Les romans d'intelligence artificielle déclenchent le débat au Salon international du livre du Caire 2026

Les romans prétendument entièrement écrits par des technologies d'intelligence artificielle ont suscité une vaste controverse sur les réseaux sociaux, coïncidant avec le lancement des événements du Salon international du livre du Caire 2026, après que des lecteurs ont partagé des extraits d'œuvres qualifiées de "faibles" et portant des marques évidentes de textes générés automatiquement sans révision humaine.
La crise a éclaté lorsque des utilisateurs ont publié des passages d'un des romans exposés, révélant des phrases directes et des sources évidentes, ce que beaucoup ont considéré comme une "grave erreur" de l'auteur ou de l'éditeur, en raison de la dépendance à l'intelligence artificielle sans révision ou édition littéraire, ce qui a ouvert la porte à des questions sur les normes de publication et la responsabilité au sein de l'un des plus grands salons culturels de la région.
En revanche, Mohamed Rachad, président de l'Union des éditeurs arabes, a minimisé l'ampleur du débat, affirmant que l'utilisation de l'intelligence artificielle pour écrire certains romans ou aider à leur production est "une chose normale et attendue", ajoutant qu'une expérience similaire a eu lieu en Angleterre en 2022, où un roman entier a été publié en s'appuyant sur l'intelligence artificielle sans soulever de problèmes juridiques à l'époque.
Rachad a expliqué dans ses déclarations que l'utilisation de l'intelligence artificielle dans la conception des couvertures de livres est devenue courante et acceptable dans l'industrie de l'édition, compte tenu du grand développement des outils de conception numérique, affirmant que cet aspect ne représente absolument pas une crise.
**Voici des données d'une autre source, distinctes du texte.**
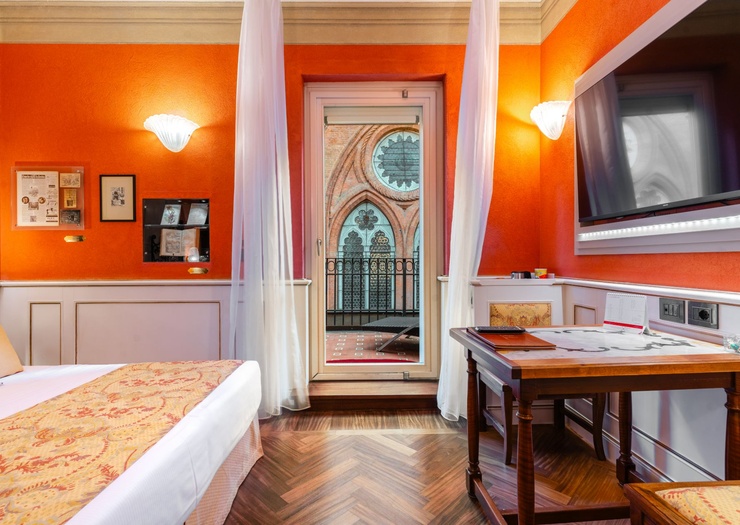 Deluxe Doppelzimmer mit Terrasse Art Hotel Commercianti Bologna Deluxe Doppelzimmer mit Terrasse Art Hotel Commercianti Bologna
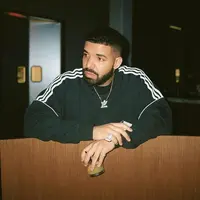 Meski demikian, Rihanna berharap Drake menjadi ayah yang baik dan mengurus anaknya dengan benar. (instagram/champagnepapi)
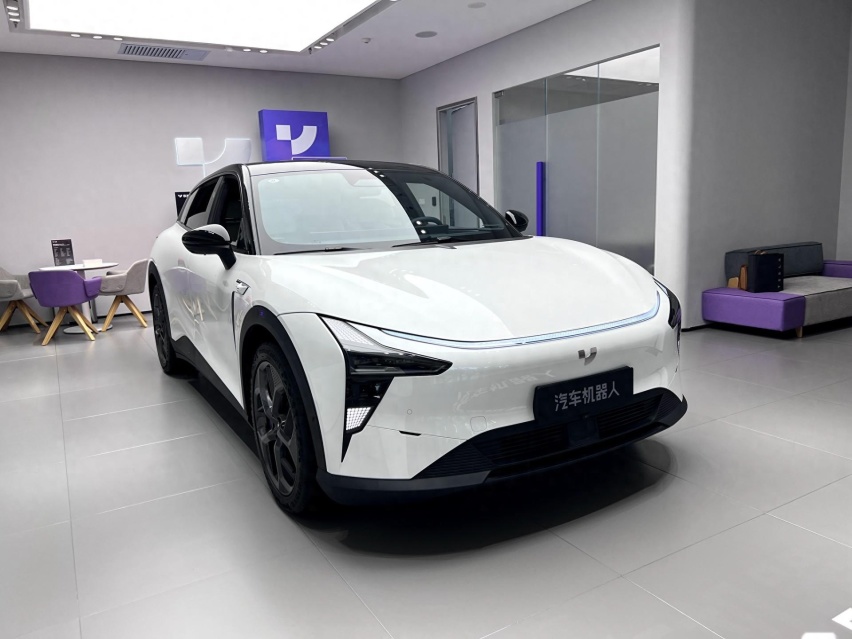 上市不久就降3万 探店实拍极越01 这是台机器人？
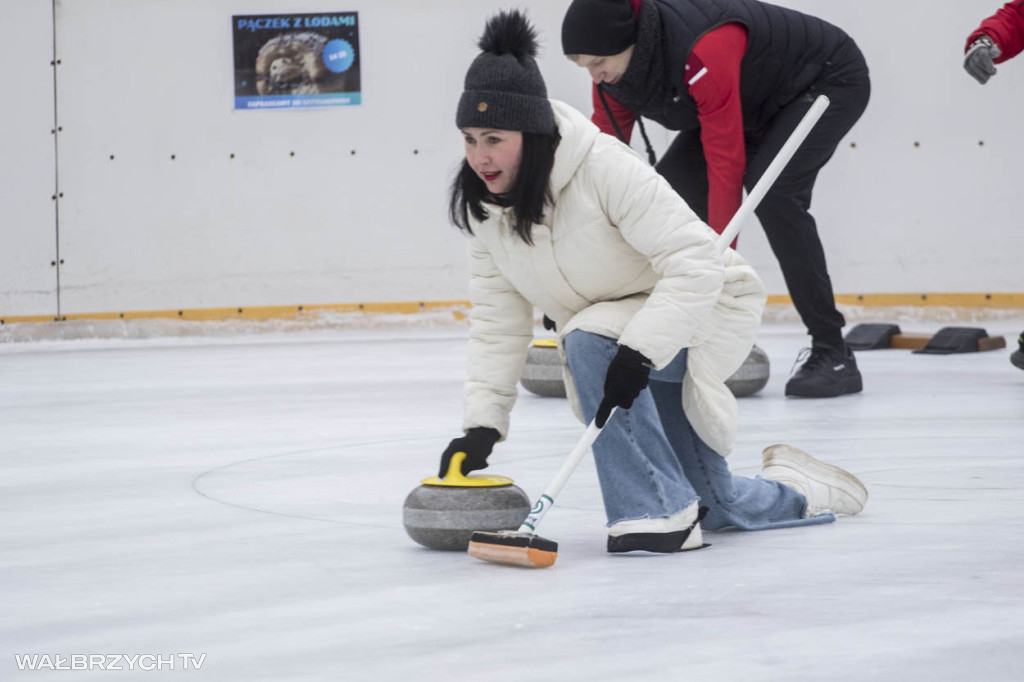 Nauka curlingu na lodowisku w Starej Kopalni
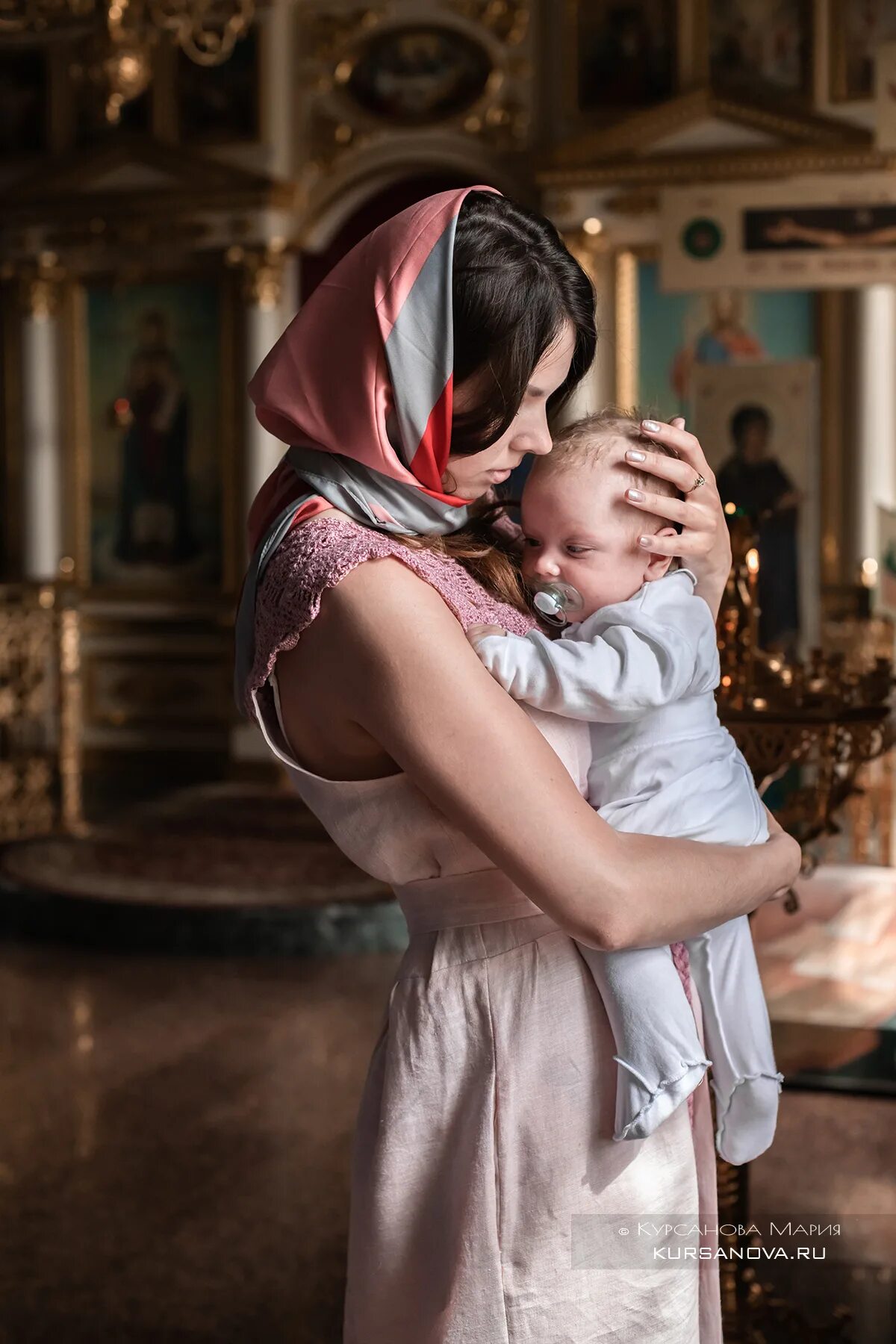 Фотограф крестин. Фотограф на крестины. Крестины фотосессия. Фотограф крестин. Фотограф крестин.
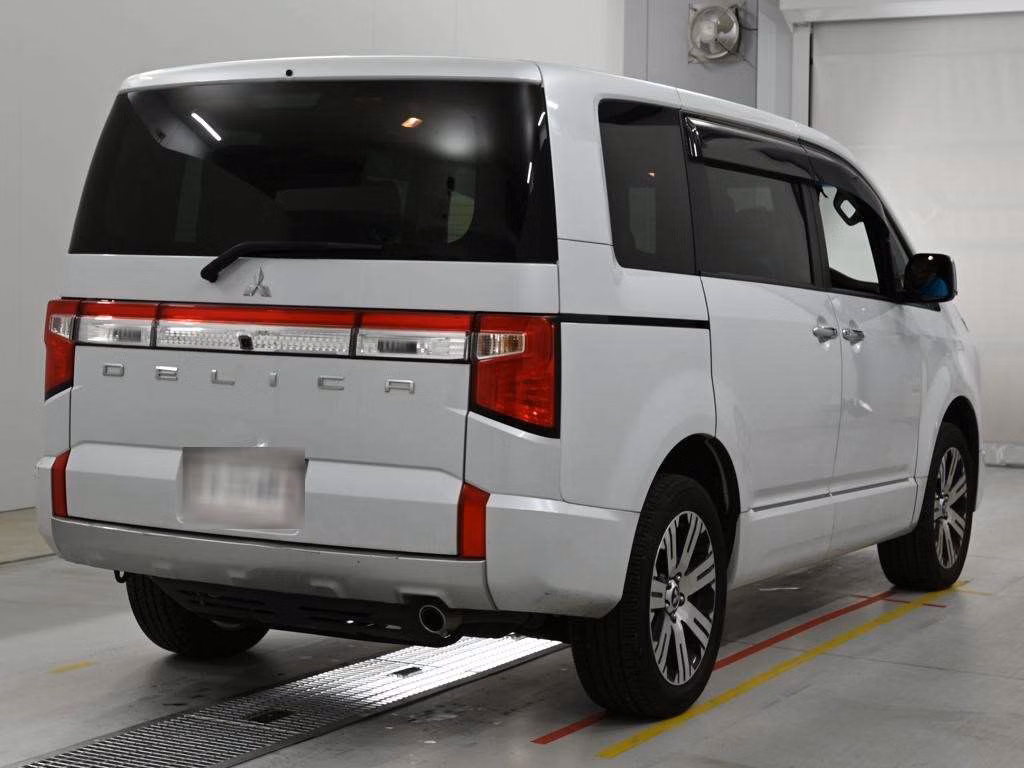 MITSUBISHI DELICA D:5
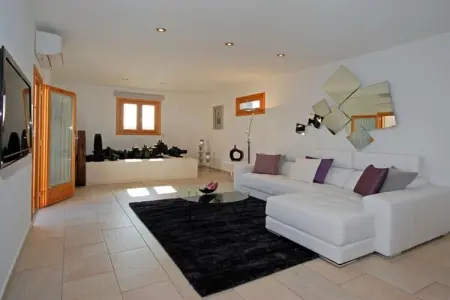 380419, Chalet avec piscine à Llubi - Photo 11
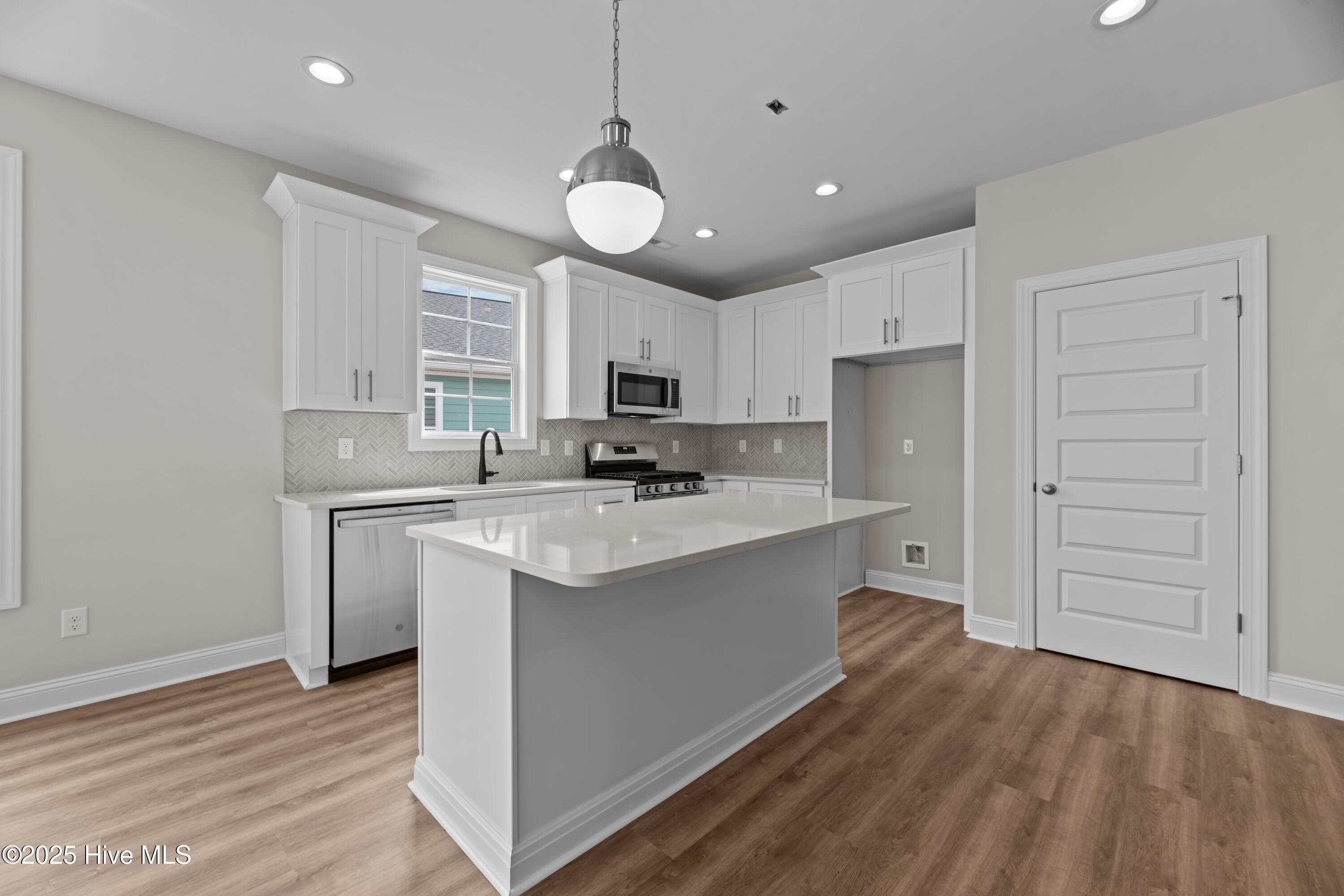 Single Family Residence at 1009 Exeter Place, New Bern, NC 28562, photo 10 of 23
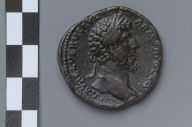 Sestertius with bust of Lucius Verus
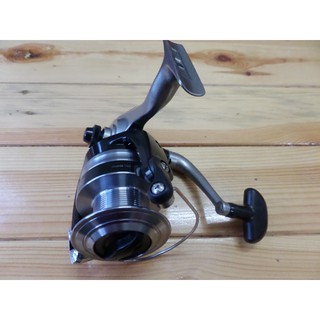 Máy Câu Cá Daiwa Strike Force 4000-B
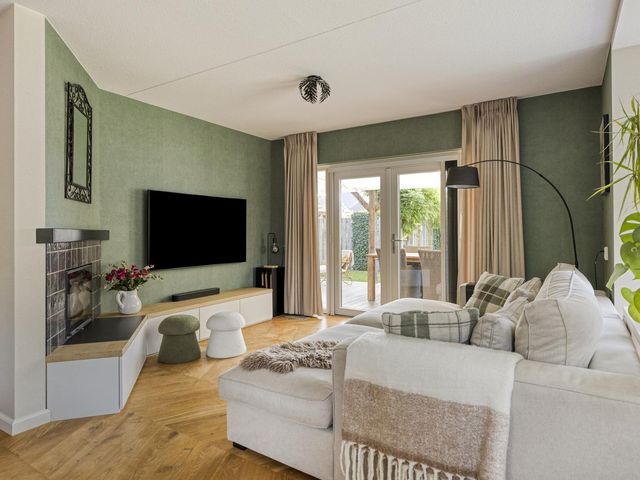Bromelia 10, Dirksland
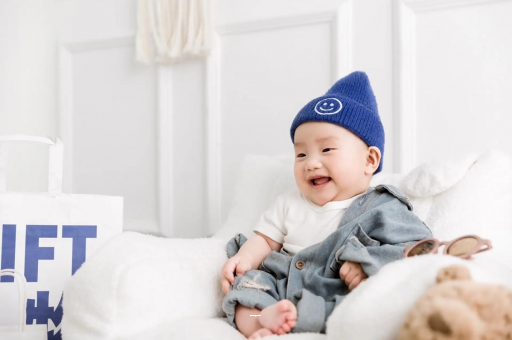 响水宝宝躺着吃奶有影响吗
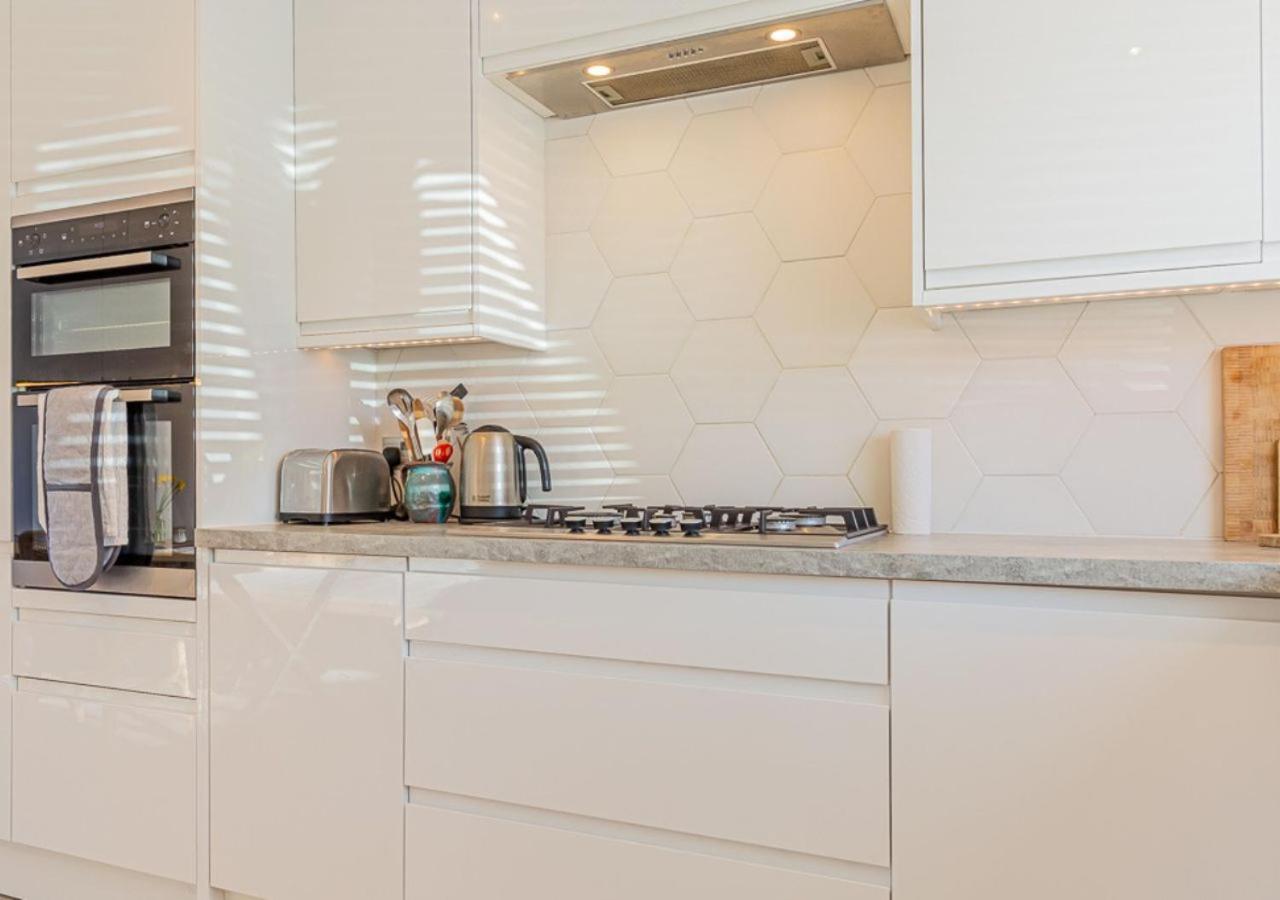 Modern 2 Bd W/ Garden In The Heart Of Tetbury! Villa Exterior photo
Il a ajouté que le véritable problème ne réside pas dans l'utilisation de l'intelligence artificielle en soi, que ce soit pour écrire du contenu ou aider à sa production, mais apparaît lorsqu'il y a citation ou reproduction d'œuvres littéraires précédentes d'autres auteurs sans autorisation, soulignant que cela constitue une violation explicite des droits de propriété intellectuelle et ne peut être justifié en aucune circonstance.
Le président de l'Union des éditeurs arabes a confirmé que le critère dans cette affaire est le respect des droits des auteurs originaux, que l'œuvre littéraire soit le fruit d'un effort humain pur ou reposant sur des outils d'intelligence artificielle, précisant que tout roman prouvant avoir été copié ou adapté d'une autre œuvre sans fondement légal constitue une infraction claire nécessitant des comptes.
Entre un partisan qui voit l'intelligence artificielle comme un nouvel outil de créativité et un opposant qui craint pour l'avenir de l'écriture littéraire, le débat reste ouvert sur les limites de l'utilisation de la technologie dans le monde littéraire et les critères de distinction entre innovation et atteinte aux droits d'autrui, au sein d'un salon qui devrait être un gardien de la culture et non un champ de bataille pour celle-ci.